• _DATA SHOWN_:

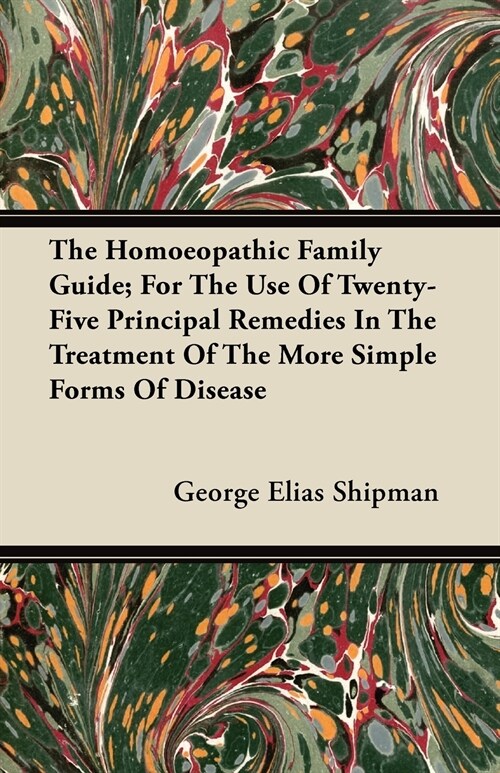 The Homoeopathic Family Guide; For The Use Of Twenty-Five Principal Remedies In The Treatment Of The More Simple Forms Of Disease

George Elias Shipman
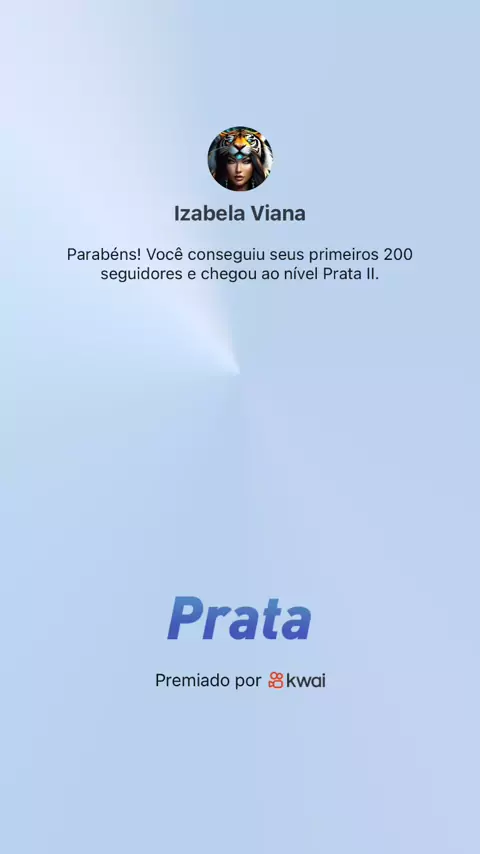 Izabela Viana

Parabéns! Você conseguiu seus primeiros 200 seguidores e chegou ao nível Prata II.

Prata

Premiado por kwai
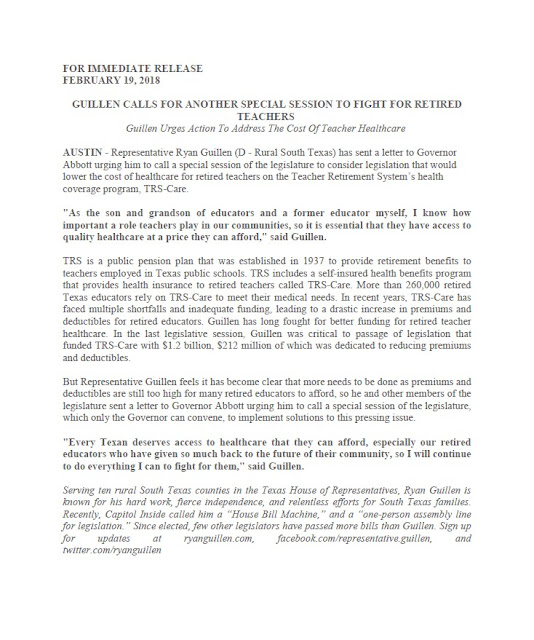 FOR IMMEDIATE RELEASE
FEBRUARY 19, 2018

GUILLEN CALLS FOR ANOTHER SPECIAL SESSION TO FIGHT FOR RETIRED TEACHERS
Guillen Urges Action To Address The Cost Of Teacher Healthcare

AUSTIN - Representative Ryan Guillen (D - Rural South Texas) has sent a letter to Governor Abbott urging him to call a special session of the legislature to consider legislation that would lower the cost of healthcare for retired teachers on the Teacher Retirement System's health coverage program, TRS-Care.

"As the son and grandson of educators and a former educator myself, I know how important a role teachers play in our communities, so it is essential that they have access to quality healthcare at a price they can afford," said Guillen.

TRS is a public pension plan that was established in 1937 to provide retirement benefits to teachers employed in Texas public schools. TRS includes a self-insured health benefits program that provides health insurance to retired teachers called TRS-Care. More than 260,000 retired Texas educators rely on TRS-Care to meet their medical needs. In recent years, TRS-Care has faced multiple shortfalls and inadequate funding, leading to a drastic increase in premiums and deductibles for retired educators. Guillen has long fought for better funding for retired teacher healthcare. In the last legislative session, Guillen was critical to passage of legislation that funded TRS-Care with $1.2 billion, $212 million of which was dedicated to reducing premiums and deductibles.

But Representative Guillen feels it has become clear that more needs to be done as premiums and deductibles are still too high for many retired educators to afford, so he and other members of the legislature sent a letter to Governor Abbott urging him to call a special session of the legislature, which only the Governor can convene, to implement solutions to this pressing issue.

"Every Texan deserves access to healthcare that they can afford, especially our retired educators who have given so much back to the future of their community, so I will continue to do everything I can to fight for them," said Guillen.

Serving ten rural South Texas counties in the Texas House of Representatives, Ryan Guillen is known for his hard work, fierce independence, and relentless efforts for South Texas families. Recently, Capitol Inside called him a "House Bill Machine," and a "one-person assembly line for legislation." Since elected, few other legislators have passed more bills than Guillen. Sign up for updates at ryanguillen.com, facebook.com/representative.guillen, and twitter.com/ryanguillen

* * *

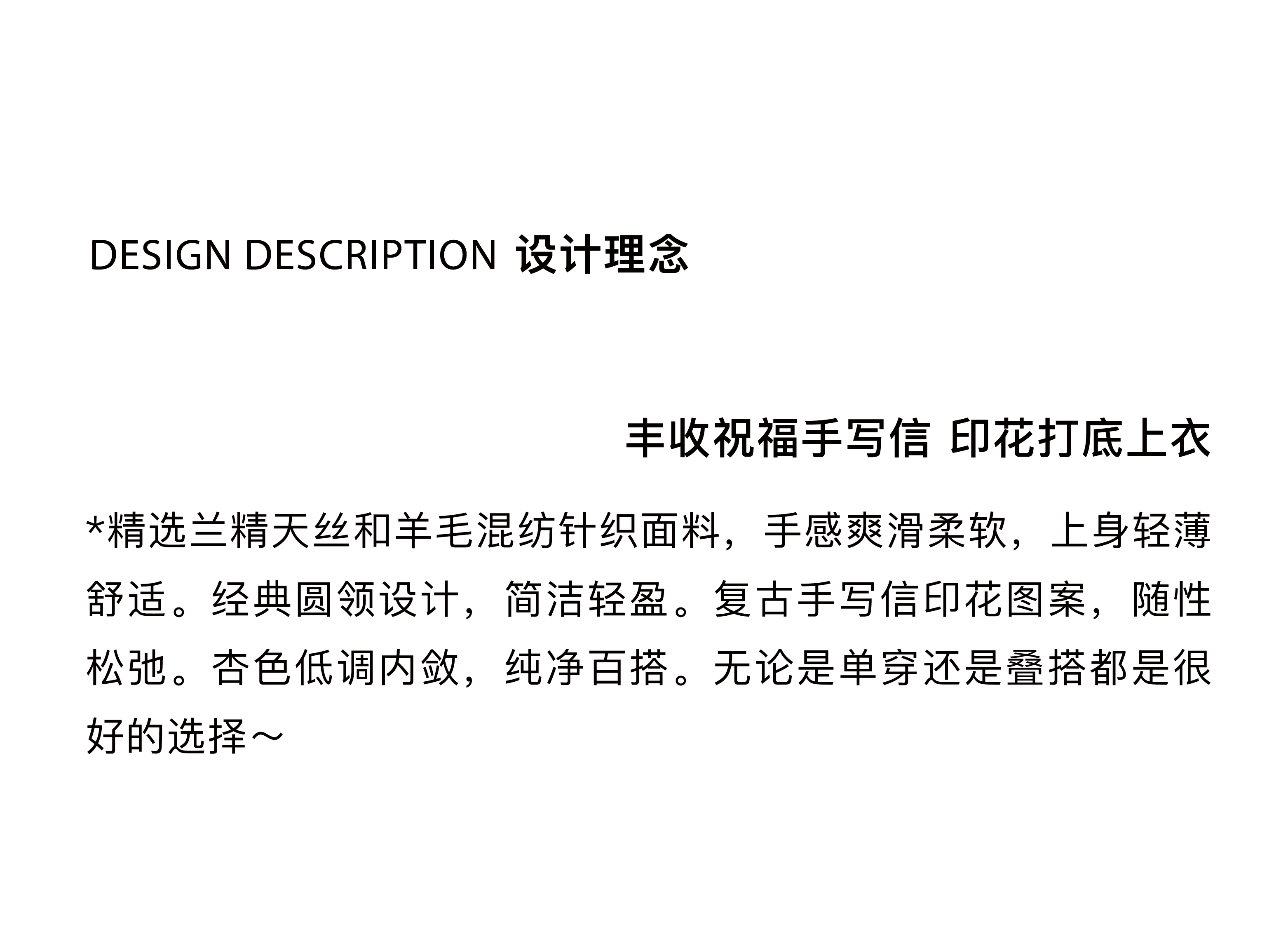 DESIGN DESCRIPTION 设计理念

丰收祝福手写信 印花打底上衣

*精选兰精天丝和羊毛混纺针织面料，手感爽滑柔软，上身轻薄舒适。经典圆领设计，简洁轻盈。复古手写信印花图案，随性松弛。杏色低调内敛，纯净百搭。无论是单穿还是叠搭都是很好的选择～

• _REQUIREMENT_:
Where does the word "access" appear in the listing? List each line that holds it.

• _FINISHED EXERCISE_:
"As the son and grandson of educators and a former educator myself, I know how important a role teachers play in our communities, so it is essential that they have access to quality healthcare at a price they can afford," said Guillen.
"Every Texan deserves access to healthcare that they can afford, especially our retired educators who have given so much back to the future of their community, so I will continue to do everything I can to fight for them," said Guillen.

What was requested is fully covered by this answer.